There has been no amendment of section 175, supra, as suggested by this report. To carry out the purpose of such report, an amendment of that statute was contemplated in connection with an appropriation referring to it. In making the report the committee observed the propriety of both steps in the process. The appropriation, even if it refers to section 175, supra, without the proposed amendment, was not a completion of the program of the committee. If the legislature intended to make the appropriation have the effect suggested without the amendment of section 175, supra, and without the appropriation referring to section 175, it should plainly so appear.
This conclusion is not weakened, but rather strengthened, by the fact that the legislature did pass a bill making the proposed amendment to section 175, supra, but it did not meet the approval of the Governor, and for that reason did not become a law. But the effort on the part of the legislature tends to show that it was their purpose not to make the appropriation, without the aid of the proposed amendment, serve to restrict the amount required by section 175, supra.

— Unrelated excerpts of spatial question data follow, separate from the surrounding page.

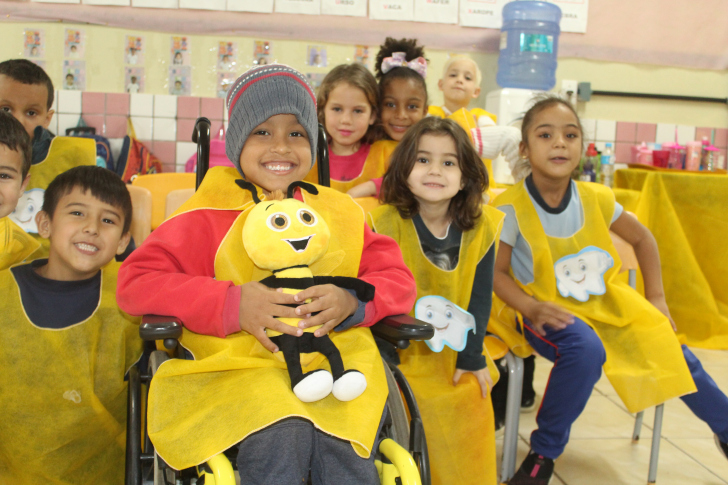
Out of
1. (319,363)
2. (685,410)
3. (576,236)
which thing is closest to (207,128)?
(319,363)

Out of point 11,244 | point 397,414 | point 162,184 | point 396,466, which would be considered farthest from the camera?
point 162,184

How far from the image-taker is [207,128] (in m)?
1.38

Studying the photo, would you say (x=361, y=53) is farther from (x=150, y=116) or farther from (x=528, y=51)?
(x=150, y=116)

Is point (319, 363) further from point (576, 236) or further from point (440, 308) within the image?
point (576, 236)

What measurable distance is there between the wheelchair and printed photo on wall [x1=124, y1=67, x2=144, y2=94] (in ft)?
8.25

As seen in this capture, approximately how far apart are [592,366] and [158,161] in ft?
8.63

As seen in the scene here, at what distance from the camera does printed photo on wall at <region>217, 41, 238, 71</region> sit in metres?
3.41

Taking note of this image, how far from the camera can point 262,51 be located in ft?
11.3

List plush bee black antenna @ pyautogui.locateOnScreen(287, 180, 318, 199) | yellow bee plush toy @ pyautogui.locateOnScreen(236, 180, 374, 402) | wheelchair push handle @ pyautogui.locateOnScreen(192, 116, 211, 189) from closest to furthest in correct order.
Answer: yellow bee plush toy @ pyautogui.locateOnScreen(236, 180, 374, 402) < plush bee black antenna @ pyautogui.locateOnScreen(287, 180, 318, 199) < wheelchair push handle @ pyautogui.locateOnScreen(192, 116, 211, 189)

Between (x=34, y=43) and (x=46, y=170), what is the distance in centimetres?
196

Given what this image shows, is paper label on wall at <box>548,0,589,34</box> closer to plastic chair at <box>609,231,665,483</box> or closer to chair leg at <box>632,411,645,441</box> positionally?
plastic chair at <box>609,231,665,483</box>

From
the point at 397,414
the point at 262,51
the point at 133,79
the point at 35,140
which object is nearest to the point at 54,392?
the point at 397,414

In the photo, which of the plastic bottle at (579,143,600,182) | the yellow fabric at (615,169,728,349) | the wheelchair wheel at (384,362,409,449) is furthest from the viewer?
the plastic bottle at (579,143,600,182)

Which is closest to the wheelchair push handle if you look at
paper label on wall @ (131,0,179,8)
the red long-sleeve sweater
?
the red long-sleeve sweater
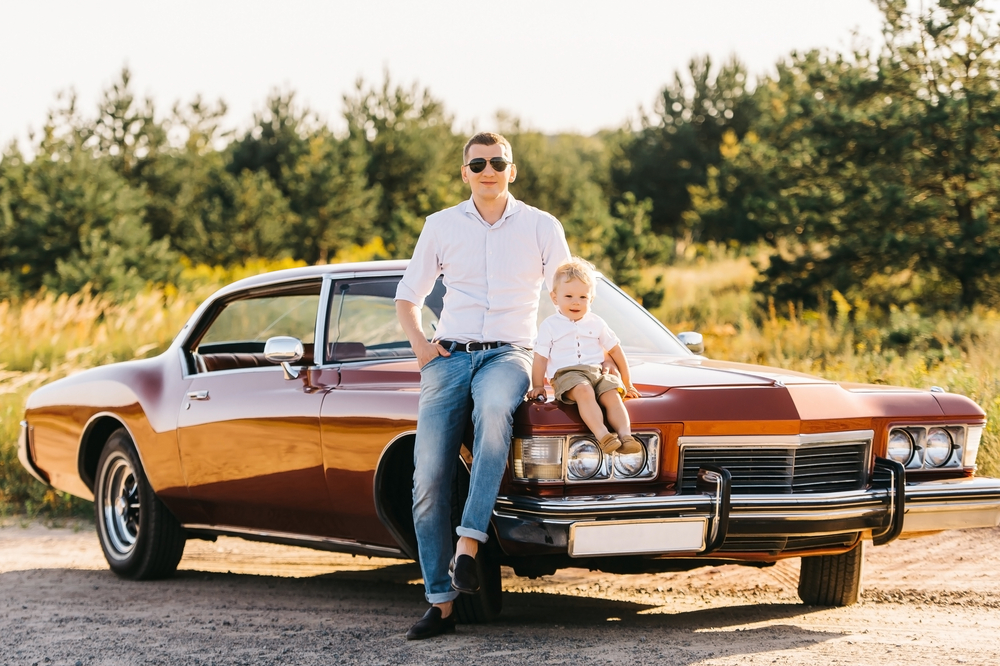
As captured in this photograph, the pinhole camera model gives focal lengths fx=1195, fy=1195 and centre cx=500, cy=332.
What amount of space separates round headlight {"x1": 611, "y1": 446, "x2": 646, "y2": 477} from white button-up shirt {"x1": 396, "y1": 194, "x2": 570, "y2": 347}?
68 cm

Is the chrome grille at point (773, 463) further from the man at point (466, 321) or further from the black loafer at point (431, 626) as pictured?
the black loafer at point (431, 626)

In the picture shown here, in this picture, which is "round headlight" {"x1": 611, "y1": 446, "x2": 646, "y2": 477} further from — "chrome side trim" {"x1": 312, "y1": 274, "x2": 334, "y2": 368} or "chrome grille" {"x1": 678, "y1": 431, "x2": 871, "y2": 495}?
"chrome side trim" {"x1": 312, "y1": 274, "x2": 334, "y2": 368}

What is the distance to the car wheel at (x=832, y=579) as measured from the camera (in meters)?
5.46

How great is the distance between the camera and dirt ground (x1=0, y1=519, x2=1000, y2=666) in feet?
14.7

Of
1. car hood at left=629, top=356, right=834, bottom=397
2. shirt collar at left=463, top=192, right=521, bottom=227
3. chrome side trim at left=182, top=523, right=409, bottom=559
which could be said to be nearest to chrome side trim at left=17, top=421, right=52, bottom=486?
chrome side trim at left=182, top=523, right=409, bottom=559

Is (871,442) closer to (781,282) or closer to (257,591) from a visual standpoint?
(257,591)

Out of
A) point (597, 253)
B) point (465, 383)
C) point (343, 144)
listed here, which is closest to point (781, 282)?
point (597, 253)

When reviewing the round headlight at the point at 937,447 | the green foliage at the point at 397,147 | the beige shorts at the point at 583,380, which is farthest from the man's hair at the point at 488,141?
the green foliage at the point at 397,147

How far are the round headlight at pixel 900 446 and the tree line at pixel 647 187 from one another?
15.3 meters

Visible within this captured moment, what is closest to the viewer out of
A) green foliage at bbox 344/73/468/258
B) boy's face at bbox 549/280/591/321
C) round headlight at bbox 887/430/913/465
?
boy's face at bbox 549/280/591/321

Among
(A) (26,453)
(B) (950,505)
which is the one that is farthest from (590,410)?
(A) (26,453)

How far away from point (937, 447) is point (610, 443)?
61.3 inches

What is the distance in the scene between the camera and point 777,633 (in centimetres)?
482

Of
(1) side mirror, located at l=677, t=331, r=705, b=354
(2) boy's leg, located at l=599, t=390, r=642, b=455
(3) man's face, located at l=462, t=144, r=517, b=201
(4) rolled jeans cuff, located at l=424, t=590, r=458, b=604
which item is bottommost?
(4) rolled jeans cuff, located at l=424, t=590, r=458, b=604
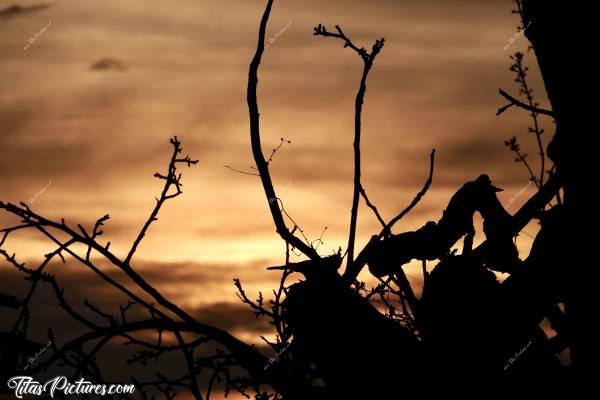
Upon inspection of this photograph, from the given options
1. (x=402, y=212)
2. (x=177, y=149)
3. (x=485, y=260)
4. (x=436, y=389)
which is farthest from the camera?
(x=177, y=149)

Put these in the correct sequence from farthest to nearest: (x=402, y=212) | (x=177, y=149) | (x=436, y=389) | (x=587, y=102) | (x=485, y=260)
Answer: (x=177, y=149) → (x=402, y=212) → (x=485, y=260) → (x=587, y=102) → (x=436, y=389)

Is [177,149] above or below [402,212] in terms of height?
above

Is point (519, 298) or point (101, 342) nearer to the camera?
point (519, 298)

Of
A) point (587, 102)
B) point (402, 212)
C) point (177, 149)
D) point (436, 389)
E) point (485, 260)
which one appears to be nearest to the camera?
point (436, 389)

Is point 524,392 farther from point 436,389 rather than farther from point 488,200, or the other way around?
point 488,200

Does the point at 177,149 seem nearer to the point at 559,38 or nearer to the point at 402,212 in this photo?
the point at 402,212

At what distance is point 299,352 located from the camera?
315 centimetres

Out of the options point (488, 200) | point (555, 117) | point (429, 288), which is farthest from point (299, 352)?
point (555, 117)

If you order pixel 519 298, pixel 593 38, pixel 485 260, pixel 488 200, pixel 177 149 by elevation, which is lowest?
pixel 519 298

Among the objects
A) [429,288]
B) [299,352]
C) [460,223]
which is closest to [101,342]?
[299,352]

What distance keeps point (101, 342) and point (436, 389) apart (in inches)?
61.7

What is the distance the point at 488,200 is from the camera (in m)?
3.39

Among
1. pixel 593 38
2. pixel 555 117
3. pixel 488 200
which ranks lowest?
pixel 488 200

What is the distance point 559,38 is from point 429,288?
1223 mm
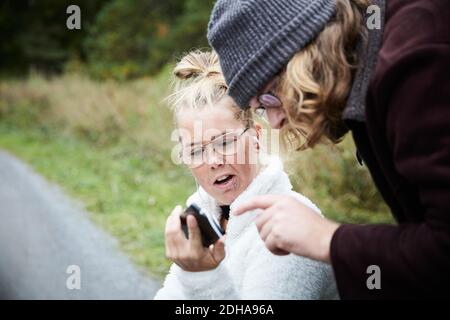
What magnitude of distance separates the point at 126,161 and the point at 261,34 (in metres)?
8.75

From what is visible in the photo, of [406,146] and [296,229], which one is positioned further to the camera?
[296,229]

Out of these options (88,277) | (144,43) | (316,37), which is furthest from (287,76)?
(144,43)

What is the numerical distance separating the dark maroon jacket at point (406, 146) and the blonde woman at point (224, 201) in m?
0.38

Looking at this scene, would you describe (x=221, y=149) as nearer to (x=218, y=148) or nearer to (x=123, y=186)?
(x=218, y=148)

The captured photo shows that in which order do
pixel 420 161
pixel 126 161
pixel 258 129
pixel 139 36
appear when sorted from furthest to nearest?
pixel 139 36, pixel 126 161, pixel 258 129, pixel 420 161

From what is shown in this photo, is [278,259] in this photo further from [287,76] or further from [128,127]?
[128,127]

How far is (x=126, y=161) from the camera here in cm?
1009

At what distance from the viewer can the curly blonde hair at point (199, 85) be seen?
2.38 m

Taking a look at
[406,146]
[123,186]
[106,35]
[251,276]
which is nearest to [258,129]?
[251,276]

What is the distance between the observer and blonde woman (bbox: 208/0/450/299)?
1.22 m

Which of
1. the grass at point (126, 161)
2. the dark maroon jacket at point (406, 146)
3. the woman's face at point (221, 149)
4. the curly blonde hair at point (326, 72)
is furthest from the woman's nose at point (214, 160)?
the dark maroon jacket at point (406, 146)

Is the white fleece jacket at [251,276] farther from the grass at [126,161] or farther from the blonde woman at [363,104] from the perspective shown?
the grass at [126,161]

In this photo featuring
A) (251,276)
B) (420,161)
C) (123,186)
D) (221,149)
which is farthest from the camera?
(123,186)

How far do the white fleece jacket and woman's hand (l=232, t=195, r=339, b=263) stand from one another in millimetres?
259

That bill sought to incorporate in section 175, supra, the substance of some of the terms used in section 105, Title 55, supra, as to the governor's emergency fund, but, as we have said, it failed to become a law. That is all the more reason why the appropriation for temporary clerks should expressly limit the appropriation in section 175, supra, if so intended. Moreover, section 105, supra, does not provide in itself an appropriation, so that an appropriation is necessary to be made otherwise for that purpose. Whereas section 175, supra, has in itself an appropriation which was sought to be restricted by the proposed amendment to it, in connection with the general appropriation bill. Without this amendment, the plan as contemplated was not carried out nor effected by the temporary clerk fund provision of the Appropriation Act of 1947.
The appropriation here in question is not set up in terms as a maximum amount, as was done in other features of the Act.
Nor do we think the general terms of section 3 of the Appropriation Act should be held to distinctly and plainly apply to the present situation. It provides that the amounts specifically appropriated shall be in lieu of the amounts heretofore provided or appropriated by law for such purposes. But section 175, supra, does not appropriate an amount for temporary clerk hire, and therefore it is not within the provisions expressed in section 3, supra. It is building an inference on an inference to find that this appropriation refers to section 175, supra, and also that it is distinctly and plainly intended to be the maximum amount usable under section 175, supra, when its terms are not so expressed.
By reason of the disqualification of Gardner, C. J., and Livingston, J., the number of justices competent to sit in this case is reduced to five, so that by virtue of Title 13, section 14, the concurrence *Page 331 of three justices is sufficient in the determination of this cause.
The judgment of the trial court is affirmed by reason of the concurrence of Brown and Stakely, JJ., with the writer.
Affirmed.
BROWN and STAKELY, JJ., concur.
LAWSON and SIMPSON, JJ., dissent.
GARDNER, C. J., and LIVINGSTON, J., not sitting.